## EXCERPT
◇ ◇ ◇ ◇ ◇ ◇ ◇

Simply because the Navigator and Sun's Java competition were nascent competitors does not lead logically to DOJ's apparent inference that there has been not much competitive harm from Microsoft's actions. These threats were nascent in 1995 but now six years have passed, a period of a shifting paradigm in which they would have grown to maturity. We believe that after this court conducts a remedy hearing, the court will conclude, as we have, that Microsoft's extensive unlawful acts have had a significant anticompetitive impact on competition. In particular, a review of the facts would take the following points into account.

First, we know that nascent competitors can lead to significant competition. We know now with much more certainty than in 1995 that the Internet has transformed the way we use PCs. It was this occasion of the paradigm shift that offered the opportunity to reduce, if not eliminate, Microsoft's dominance of operating systems.

Second, we know that Netscape Navigator and Sun's Java were at the center of this transformation in the computing paradigm. By neutralizing the threats of both Navigator and Sun's Java, Microsoft maintained its Windows operating system monopoly. As a result of its unlawful conduct, Microsoft has gained much greater control over computing in this new paradigm.

For example, MS Internet Explorer (IE) is now the dominant browser. As such, web content and other applications are now optimized for the IE standards controlled by Microsoft instead of Navigator or any other browser, and no other browser offers a plausible alternative as a platform for applications developers. Accordingly, barriers to entry for a new OS are now higher than they were in 1995. Similarly, Microsoft's Java implementation has become well established. Today many developers have acquired expertise in the use of Microsoft's Java tools and would need to bear switching costs to begin using Sun's Java tools. Consequently, Sun's Java has lost significant momentum that it by itself is unlikely to recover.

Third, as a result of the evidence contained in the internal discussions among the Microsoft senior management, we know that Microsoft itself was greatly concerned about losing its monopoly power and control over the market during this paradigm shift and about the key role of Netscape Navigator and other middleware in this transformation. In and of itself, this concern is evidence that while nascent, the middleware threat would likely have become a substantial competitive constraint on Microsoft. We have previously (in Section II) cited Bill Gates' own concern that Navigator would "commoditize" the supply of operating systems. We have also noted that other Microsoft executives believed that IE could not beat Navigator on the merits.

◇ ◇ ◇ ◇ ◇ ◇ ◇

## SUPPLIED RECORDS

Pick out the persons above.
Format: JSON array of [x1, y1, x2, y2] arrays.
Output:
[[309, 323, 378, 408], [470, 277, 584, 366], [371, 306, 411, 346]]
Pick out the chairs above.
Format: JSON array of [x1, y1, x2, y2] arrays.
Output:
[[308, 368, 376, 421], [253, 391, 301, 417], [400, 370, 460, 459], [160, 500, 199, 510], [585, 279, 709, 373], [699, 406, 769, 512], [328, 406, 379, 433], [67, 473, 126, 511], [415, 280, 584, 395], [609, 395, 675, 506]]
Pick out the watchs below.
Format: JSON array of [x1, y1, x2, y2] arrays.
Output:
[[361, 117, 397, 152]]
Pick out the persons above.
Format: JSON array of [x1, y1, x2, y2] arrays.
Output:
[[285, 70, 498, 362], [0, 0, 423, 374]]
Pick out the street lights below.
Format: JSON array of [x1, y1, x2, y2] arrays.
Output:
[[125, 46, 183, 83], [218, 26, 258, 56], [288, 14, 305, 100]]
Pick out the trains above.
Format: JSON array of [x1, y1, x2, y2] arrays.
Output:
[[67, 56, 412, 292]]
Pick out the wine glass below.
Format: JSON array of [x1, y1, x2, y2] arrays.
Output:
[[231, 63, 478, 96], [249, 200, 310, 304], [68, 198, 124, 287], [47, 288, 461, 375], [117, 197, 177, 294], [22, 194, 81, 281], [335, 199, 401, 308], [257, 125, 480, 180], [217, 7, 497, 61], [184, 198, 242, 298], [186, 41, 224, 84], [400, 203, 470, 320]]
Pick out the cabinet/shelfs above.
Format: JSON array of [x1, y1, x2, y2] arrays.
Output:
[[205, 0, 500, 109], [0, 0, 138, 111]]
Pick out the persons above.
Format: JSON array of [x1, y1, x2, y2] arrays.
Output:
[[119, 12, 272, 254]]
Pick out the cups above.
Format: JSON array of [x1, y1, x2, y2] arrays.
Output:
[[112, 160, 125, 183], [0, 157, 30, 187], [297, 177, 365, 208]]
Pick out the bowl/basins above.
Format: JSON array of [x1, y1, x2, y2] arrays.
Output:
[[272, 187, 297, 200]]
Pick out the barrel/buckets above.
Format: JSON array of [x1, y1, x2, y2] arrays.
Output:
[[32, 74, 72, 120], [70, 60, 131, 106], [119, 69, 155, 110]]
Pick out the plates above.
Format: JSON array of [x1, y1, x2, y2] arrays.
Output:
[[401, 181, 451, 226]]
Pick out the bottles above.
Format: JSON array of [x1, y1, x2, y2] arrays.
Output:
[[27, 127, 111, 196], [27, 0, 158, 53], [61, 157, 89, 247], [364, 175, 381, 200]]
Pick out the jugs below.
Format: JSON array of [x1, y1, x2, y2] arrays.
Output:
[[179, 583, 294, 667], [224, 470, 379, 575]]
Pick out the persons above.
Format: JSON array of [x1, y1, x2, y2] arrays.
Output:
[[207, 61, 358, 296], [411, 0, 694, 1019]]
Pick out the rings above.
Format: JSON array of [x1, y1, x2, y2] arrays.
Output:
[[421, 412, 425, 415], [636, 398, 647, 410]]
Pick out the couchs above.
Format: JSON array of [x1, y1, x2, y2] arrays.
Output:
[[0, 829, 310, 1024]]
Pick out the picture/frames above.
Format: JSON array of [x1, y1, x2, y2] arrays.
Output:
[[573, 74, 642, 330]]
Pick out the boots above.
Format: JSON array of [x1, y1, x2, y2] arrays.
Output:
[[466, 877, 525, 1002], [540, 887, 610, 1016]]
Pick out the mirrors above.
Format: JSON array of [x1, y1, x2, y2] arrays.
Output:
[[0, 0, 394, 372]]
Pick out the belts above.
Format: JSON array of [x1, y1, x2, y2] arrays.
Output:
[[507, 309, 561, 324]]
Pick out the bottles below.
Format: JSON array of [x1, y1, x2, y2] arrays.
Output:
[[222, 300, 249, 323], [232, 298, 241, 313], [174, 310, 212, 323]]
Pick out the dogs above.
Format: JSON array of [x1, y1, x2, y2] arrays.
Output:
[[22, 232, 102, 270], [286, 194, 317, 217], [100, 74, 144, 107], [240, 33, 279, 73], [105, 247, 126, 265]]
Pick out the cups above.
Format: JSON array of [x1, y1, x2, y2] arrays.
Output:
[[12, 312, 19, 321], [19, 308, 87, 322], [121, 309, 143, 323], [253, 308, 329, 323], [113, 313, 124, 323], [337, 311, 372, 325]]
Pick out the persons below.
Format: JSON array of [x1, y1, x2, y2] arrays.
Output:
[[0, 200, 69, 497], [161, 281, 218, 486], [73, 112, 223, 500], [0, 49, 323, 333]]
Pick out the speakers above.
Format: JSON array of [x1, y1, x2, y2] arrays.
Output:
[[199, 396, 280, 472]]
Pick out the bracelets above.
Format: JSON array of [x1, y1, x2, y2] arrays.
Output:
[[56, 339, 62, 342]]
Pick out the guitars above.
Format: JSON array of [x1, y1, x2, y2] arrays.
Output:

◇ ◇ ◇ ◇ ◇ ◇ ◇

## TASK LIST
1. In the passage on Microsoft's anticompetitive conduct, which browser is described as now being dominant?
2. Carry on the passage about Microsoft's anticompetitive conduct, picking up after its final sentence.

## ANSWERS GIVEN
1. Microsoft's Internet Explorer (IE) is now the dominant browser.

2.
Fourth, we know that in desktop operating systems, monopoly power has not been fleeting. Microsoft has maintained its monopoly over the course of the paradigm shift. The court has found that Microsoft engaged in a series of unlawful acts with the purpose of maintaining this monopoly. Thus, it makes no logical sense to assume that the illegal conduct failed to have its intended anticompetitive effects.

Fifth, we know that Microsoft has used the past six years to entrench the monopoly power of the Windows operating system and gain greater control over computing in the new Internet paradigm. In Section II, we noted that Microsoft's new OS, Windows XP, has technologically bound key Internet-gateway applications such as Windows Media Player to the operating system and its various browsers. In this way, Microsoft discourages software developers from writing their programs to competing middleware platforms. This also makes it harder for operating system competition to emerge.

Sixth, we know that as Microsoft's monopoly has become more entrenched, no alternative middleware threat has yet emerged that can match the significance of the threats posed by Navigator and Sun's Java in 1995. And, as we noted in Section II, the next middleware threat will face an even more imposing applications barrier now that Microsoft controls APIs and other standards, such as those for handheld computers, applications and platforms in browsing, Java and multimedia. Independent software developers are now even less likely to write to non-Microsoft platforms than at the close of the trial record. A new platform entrant must now be able to overcome an applications barrier for these additional applications as part of the process of overcoming the applications barrier for the desktop OS.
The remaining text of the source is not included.